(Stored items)
-=-=-

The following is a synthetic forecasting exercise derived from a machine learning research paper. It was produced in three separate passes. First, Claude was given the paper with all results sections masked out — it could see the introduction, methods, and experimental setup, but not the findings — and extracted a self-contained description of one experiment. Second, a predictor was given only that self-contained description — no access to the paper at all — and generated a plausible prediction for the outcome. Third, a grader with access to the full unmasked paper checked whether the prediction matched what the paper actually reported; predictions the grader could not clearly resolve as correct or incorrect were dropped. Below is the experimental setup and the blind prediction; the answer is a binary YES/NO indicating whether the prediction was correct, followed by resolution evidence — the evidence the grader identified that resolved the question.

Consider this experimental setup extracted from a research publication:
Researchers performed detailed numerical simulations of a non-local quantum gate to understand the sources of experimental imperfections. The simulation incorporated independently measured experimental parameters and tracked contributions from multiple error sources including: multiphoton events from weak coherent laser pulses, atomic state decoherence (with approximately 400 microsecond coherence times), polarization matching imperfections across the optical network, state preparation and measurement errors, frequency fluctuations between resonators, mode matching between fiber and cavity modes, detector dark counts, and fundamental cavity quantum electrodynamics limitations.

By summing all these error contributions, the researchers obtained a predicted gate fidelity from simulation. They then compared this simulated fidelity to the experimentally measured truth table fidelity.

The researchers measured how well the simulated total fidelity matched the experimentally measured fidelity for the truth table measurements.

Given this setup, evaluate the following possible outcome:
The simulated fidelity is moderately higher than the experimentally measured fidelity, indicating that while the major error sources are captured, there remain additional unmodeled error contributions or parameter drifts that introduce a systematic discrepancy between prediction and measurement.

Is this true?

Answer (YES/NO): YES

-=-=-

(Exercise description) Look through the entries for lines containing the word "truth" and return each one.

(Answer)
By summing all these error contributions, the researchers obtained a predicted gate fidelity from simulation. They then compared this simulated fidelity to the experimentally measured truth table fidelity.
The researchers measured how well the simulated total fidelity matched the experimentally measured fidelity for the truth table measurements.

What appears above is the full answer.